We had Reddit, which was good for a time, but now every other comment is clearly AI generated or at least heavily AI assisted. And any community that has users that can be funneled toward a product is full of astroturfed product endorsements. Twitter has decent profiles and threads but there's obviously lots of trolling, bots, and mindless AI-generated shit there, too.
Discord, group chats, and certain subreddits are decent. But LinkedIn as a good-faith networking site is trashed, Reddit is trashed, Google itself as a search engine is trashed, and I have no idea what Instagram/TikTok/Facebook look like right now because it has all sucked for so long now. Threads just pissed me off from the jump, so I don't know what's going on there.
The internet experiment is yet another depressing example of humans failing to be conscientious stewards of an open commons. The things that made the internet great (democratized access & contribution permissions, low barrier to entry, and ease of use) has also made it insanely easy to pollute.

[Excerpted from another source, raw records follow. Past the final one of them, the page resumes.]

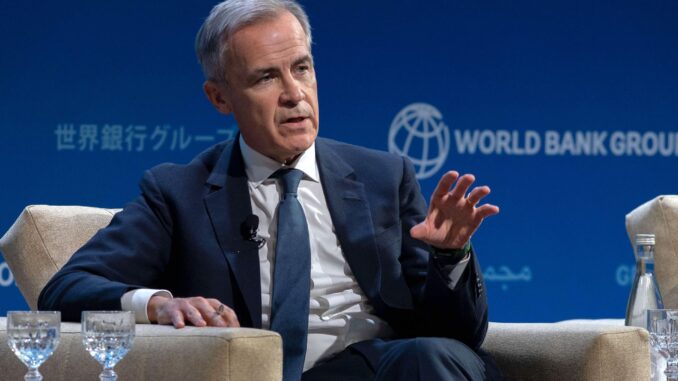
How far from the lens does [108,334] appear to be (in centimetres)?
188

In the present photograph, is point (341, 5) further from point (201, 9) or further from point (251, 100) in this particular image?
point (251, 100)

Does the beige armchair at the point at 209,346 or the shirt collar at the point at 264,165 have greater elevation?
the shirt collar at the point at 264,165

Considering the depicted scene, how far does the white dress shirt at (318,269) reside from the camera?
2.48 m

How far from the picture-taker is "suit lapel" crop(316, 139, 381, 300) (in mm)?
2535

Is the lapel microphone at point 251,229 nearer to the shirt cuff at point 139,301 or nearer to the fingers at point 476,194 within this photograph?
the shirt cuff at point 139,301

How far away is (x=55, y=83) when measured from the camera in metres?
4.61

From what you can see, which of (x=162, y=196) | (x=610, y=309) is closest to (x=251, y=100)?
(x=162, y=196)

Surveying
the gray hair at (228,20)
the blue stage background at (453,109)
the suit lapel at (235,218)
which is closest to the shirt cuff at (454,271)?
the suit lapel at (235,218)

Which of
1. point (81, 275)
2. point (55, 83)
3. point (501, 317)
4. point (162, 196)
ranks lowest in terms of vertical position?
point (501, 317)

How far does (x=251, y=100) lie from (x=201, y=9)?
214 cm

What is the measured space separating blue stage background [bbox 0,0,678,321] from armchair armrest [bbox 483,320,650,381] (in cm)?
228

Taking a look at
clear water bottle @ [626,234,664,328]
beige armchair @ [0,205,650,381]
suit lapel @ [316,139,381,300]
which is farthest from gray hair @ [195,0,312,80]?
clear water bottle @ [626,234,664,328]

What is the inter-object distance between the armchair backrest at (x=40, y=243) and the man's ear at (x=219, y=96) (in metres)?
0.44

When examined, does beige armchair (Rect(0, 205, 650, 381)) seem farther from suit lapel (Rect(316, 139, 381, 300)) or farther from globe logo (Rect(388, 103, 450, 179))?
globe logo (Rect(388, 103, 450, 179))
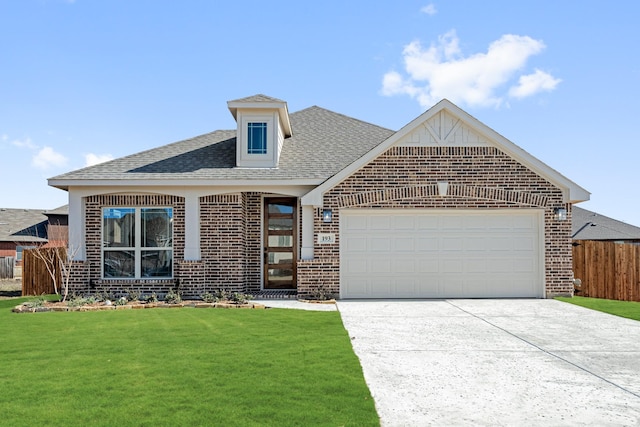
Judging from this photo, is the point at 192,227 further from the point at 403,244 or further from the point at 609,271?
the point at 609,271

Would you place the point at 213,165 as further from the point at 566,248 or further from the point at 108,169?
the point at 566,248

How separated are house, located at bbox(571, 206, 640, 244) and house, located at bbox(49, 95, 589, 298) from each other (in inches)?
702

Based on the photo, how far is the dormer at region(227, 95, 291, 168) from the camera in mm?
14500

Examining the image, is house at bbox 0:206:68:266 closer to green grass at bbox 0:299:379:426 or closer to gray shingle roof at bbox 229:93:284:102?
gray shingle roof at bbox 229:93:284:102

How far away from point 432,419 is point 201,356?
3.44 m

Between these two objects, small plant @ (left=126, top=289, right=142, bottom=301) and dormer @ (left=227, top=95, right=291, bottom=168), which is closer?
small plant @ (left=126, top=289, right=142, bottom=301)

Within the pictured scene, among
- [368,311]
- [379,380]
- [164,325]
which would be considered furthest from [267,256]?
[379,380]

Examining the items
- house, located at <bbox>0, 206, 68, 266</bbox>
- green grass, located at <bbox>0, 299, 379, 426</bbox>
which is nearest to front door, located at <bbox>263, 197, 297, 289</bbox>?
green grass, located at <bbox>0, 299, 379, 426</bbox>

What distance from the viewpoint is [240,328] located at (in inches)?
357

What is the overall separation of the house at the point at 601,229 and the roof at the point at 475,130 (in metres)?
17.5

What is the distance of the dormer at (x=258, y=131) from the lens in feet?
47.6

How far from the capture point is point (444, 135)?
13.4 metres

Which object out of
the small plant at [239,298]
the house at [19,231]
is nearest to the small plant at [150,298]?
the small plant at [239,298]

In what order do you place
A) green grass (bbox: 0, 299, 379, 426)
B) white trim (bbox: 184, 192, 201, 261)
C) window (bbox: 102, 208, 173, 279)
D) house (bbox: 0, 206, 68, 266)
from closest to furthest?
green grass (bbox: 0, 299, 379, 426)
white trim (bbox: 184, 192, 201, 261)
window (bbox: 102, 208, 173, 279)
house (bbox: 0, 206, 68, 266)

I don't know if we can moderate our way out of this one. I think we have to throw it away and start fresh.
Of course, this doesn't need to be a mass exodus. Those who are satisfied with this version of the internet are more than welcome to stay. I am not interested in bankrupting Google or the companies who depend on Google. I just want to read interesting things, learn, and have gratifying discussions and debates with people who want to do the same.
Goal
This is going to sound absurdly over-earnest and idealistic, but that's just the kind of person I am and so it's unavoidable.
I want a living, growing, evolving archive of knowledge, curiosities, and stories akin to the most ambitious, collaborative, and good-faith intellectual explorations ever created. Something similar in architecture and spirit to the Talmud or the Buddhist sutras.
The Talmud contains centuries of impossibly well-considered commentary and debate, preserved with a precise emphasis on faithful representation.
Buddhist sutras are another great example of what an ideal, good faith commons of knowledge transfer and commentary would look like: it contains contradictions and axioms and collaborations that span hundreds of years, and, like Reddit when it was good, commentary and debate are a core facet of understanding and engaging with the texts.
Then, of course, we have the best collaborative scientific traditions, where papers are in conversation with prior work. This is true of all academia, ideally.
None of these are perfect examples, but you get the idea. Obviously, each of these collaborations has its failures, politics, and suppressions (which is innate to human-generated efforts at community and work.)
But my point is, basically, they didn't have ads in them, they were generated by humans, and the texts that survived were written, studied, and discussed largely in good faith.
For a modern example: Wikipedia and large swaths of Hacker News. By and large, those who participate in and moderate those sites and their contributions are doing their best not to corrupt it, because they understand these places as somewhat sacred. There is some awareness that polluting these places beyond recognition runs counter to virtually everyone's goals, and therefore people try to keep things decently cleaned up.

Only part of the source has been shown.